As explained in [12], early detection of outbreaks can be achieved in 3 ways: first, by prompt recognition and reporting of disease case reports. Here, we could find most of flu and AGE cases by syndromic descriptions fed in the data transmissions table. Second, by improving the ability to recognize patterns indicative of a possible outbreak early in its course, using analytic tools, counting syndromes by NH, and building time series with the surveillance package. Third, by exploiting data that can signify an outbreak earlier in its course. More specifically, adding hospitalizations and deaths syndromes to the ARI_ILI, AGE syndromes allowed us to assess the flu and AGE outbreaks intensities as well as their severities long before the French health authorities this last season and follow precisely and locally the residents’ syndromic population because of the NH and residents’ indexes.

This framework with its 3 components, wholly described in Figure 1, has shown its efficacy as a public health SS for early detection of outbreaks. By bringing to light new data not available elsewhere when needed, this SSS improves NH ARI-ILI epidemics’ knowledge. Its tools’ efficacy could even be quantified by assessing syndromes’ precision, stability, flexibility, timeliness, representativeness, and finally algorithms’ quality [12,66].

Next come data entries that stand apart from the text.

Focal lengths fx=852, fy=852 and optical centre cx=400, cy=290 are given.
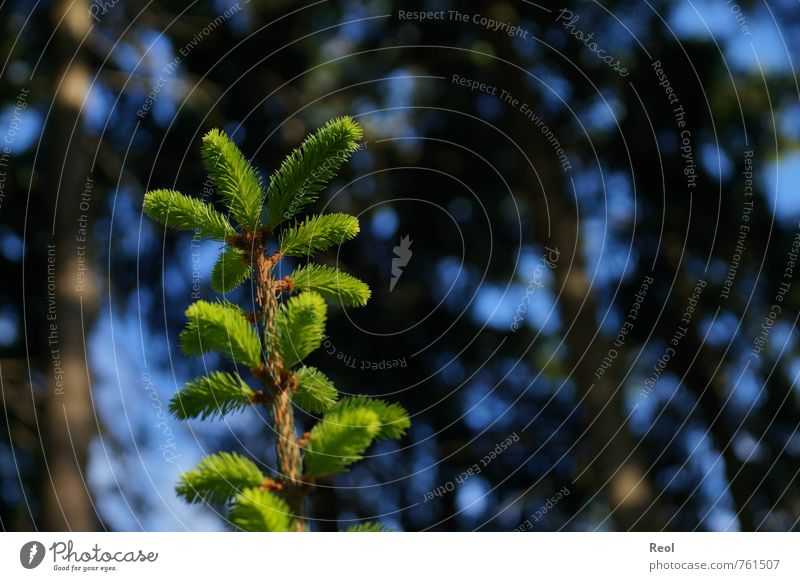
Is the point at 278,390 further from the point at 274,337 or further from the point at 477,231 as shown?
the point at 477,231

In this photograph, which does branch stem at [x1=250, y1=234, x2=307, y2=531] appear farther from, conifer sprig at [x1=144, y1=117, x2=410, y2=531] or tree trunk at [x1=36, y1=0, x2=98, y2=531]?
tree trunk at [x1=36, y1=0, x2=98, y2=531]

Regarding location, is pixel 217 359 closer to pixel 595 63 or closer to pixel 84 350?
pixel 84 350

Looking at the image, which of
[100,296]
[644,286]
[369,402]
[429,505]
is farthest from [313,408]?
[429,505]

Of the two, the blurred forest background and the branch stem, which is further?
the blurred forest background

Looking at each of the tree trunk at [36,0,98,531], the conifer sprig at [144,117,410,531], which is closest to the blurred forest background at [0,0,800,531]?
the tree trunk at [36,0,98,531]

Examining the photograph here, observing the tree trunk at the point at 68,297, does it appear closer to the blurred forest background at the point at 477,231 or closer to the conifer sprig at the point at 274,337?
the blurred forest background at the point at 477,231

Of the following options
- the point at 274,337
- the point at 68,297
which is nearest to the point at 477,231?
the point at 68,297

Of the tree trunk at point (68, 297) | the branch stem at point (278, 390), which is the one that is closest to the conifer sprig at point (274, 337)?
the branch stem at point (278, 390)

For the AGE data, even with lots of cases, a good correlation could be found for every winter season between the NH alarm weeks and Sentinelles outbreak weeks (as shown in the last row in Table 3 by the small distance value of 0.471). The first ones almost always precede the latter by several weeks, except for the 2014-2015 winter where the AGE epidemic essentially reached senior citizens in NH [85]. During last winter, the AGE outbreak started at the same time as in other NH in France.

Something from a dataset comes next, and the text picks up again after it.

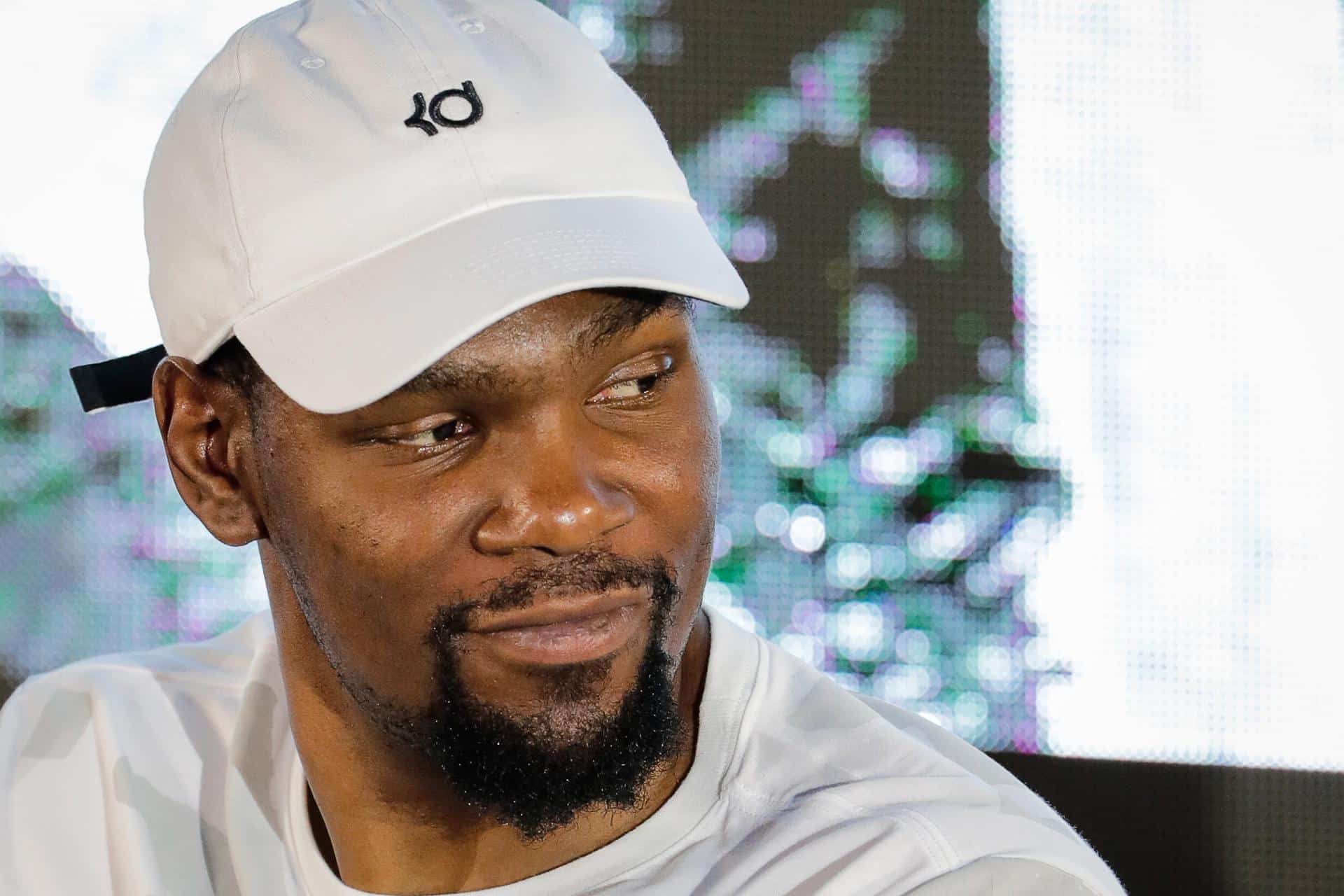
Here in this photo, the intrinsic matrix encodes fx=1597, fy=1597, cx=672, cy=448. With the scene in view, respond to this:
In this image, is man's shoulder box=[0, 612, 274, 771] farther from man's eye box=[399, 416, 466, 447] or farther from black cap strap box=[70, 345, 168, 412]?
man's eye box=[399, 416, 466, 447]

This SSS using mostly the transmissions’ qualitative data is neither exhaustive as some syndromes may still not be described in the SSS nor complete, as medical staff may not have fed all syndromic information on some day for whatever reason. So, ILI and AGE syndromic data recall, what proportion of cases in classes were correctly assigned to their classes [65], could not be assessed. At this moment, the syndromic information depends essentially on the medical staffs’ available time and dedication to feed the system as shown in the Results section Syndromic Data Analysis subsection Stability subsubsection, where 1 NH had a ratio of data transmissions weeks of 89%, with 293 weeks of data transmission over a total span of 329 weeks.

As soon as the cold season begins, elderly people may get a respiratory syncytial virus (RSV), similar to very young children. In fact, RSV is a common cause of acute respiratory illness in older adults as the risk of serious respiratory infection increases with age [86,87]. Usually, RSV spreads quickly just before flu or at the same time and is largely indistinguishable from influenza based on clinical presentation alone [50,51,86]. It is rather a recurring problem in older adults causing 2% to 5% of adult community-acquired pneumonia [88]. Triggering an alarm even for RSV would allow to quickly organize care for the residents.

Then, by following our syndromic ARI_ILI data, 2 trends could be traced, one starting in early November, maybe the RSV, followed by another one later, starting usually in December as this year or later as last year. Depending on the flu epidemic characteristics and as ARI, ILI, and RSV could not be distinguished in our text mining algorithm, a flu threshold could be detected whenever appropriate or several weeks ahead. As can be seen, during the 2013-2014 and 2015-2016 winters, between the first alarm weeks and the outbreak weeks, quite long times elapsed [89,90], but as not really reaching elderly people, there was not something clear to find. However, during the 2014-2015 and 2016-2017 winters, we found a much better correlation between the two, the first ones, probably because of RSV, always preceding the latter by approximately 8 weeks (Figures 3 and 4), thus often triggering alarms before those of the Sentinelles network.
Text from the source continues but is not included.